Make proposed available by default? [was: Setting NotAutomatic for hirsute+1-proposed]
Heinrich Schuchardt
heinrich.schuchardt at canonical.com
Fri May 3 06:43:11 UTC 2024
On 5/3/24 08:23, Michael Hudson-Doyle wrote:
>
>
> On Fri, 3 May 2024 at 03:05, Heinrich Schuchardt
> <heinrich.schuchardt at canonical.com
> <mailto:heinrich.schuchardt at canonical.com>> wrote:
>
> On 02.05.24 16:46, Robie Basak wrote:
> > On Thu, May 02, 2024 at 04:05:31PM +0200, Heinrich Schuchardt wrote:
> >> Often I see apt-get update downloads exceeding 100 MiB. That is
> without a
> >> single package download.
> >
> > I think it might be worth quantifying this. Right now, for amd64
> > proposed pocket Packages.xz files for the following:
>
> This is what I see:
<snip />> Translation-en [118 kB]
> Fetched 147 MB in 10s (14,3 MB/s)
>
>
> Reading package lists... Done
>
>
> Yes sure but that's not the common experience for at least three reasons:
>
> 1. it's the devel series so the release pocket gets republished all
> the time
> 2. you have apt-file installed and are downloading the Contents files.
> those are always big
> 3. you have deb-src enabled (this makes much less difference than the
> previous 2 though)
>
> If we want to make apt update quicker / lighter on resources we should
> figure out if we can stop publishing some of the hashes (which entirely
> dominate the size of the compressed package lists). We currently have 4
> hashes in the lists (md5, sha1, sha256, sha512) -- I know Dimitri was
> trying to get us to the point that we could stop publishing MD5 at least
> but there are a few things out there that hardcode a dependence on it.

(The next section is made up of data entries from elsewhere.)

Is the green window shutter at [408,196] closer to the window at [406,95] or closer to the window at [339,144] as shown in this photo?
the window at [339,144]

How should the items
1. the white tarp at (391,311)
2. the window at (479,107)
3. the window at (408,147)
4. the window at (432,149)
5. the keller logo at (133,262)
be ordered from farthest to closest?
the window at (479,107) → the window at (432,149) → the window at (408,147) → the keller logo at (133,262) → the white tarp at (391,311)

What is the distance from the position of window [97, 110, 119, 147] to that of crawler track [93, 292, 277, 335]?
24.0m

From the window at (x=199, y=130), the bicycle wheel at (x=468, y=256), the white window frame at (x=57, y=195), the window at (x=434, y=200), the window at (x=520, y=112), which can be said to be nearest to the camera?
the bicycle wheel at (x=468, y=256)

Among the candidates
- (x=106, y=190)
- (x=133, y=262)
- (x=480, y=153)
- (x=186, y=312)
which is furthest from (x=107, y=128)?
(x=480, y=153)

> Maybe oracular is a good time to turn off some hashes and see what breaks.
>
With unattended upgrades or cron-apt the meta information is downloaded
at least daily. Most of the downloaded data doesn't change.
On Debian I have seen apt-update downloading diff files. Why don't we
use those for Ubuntu especially for the large files like Contents?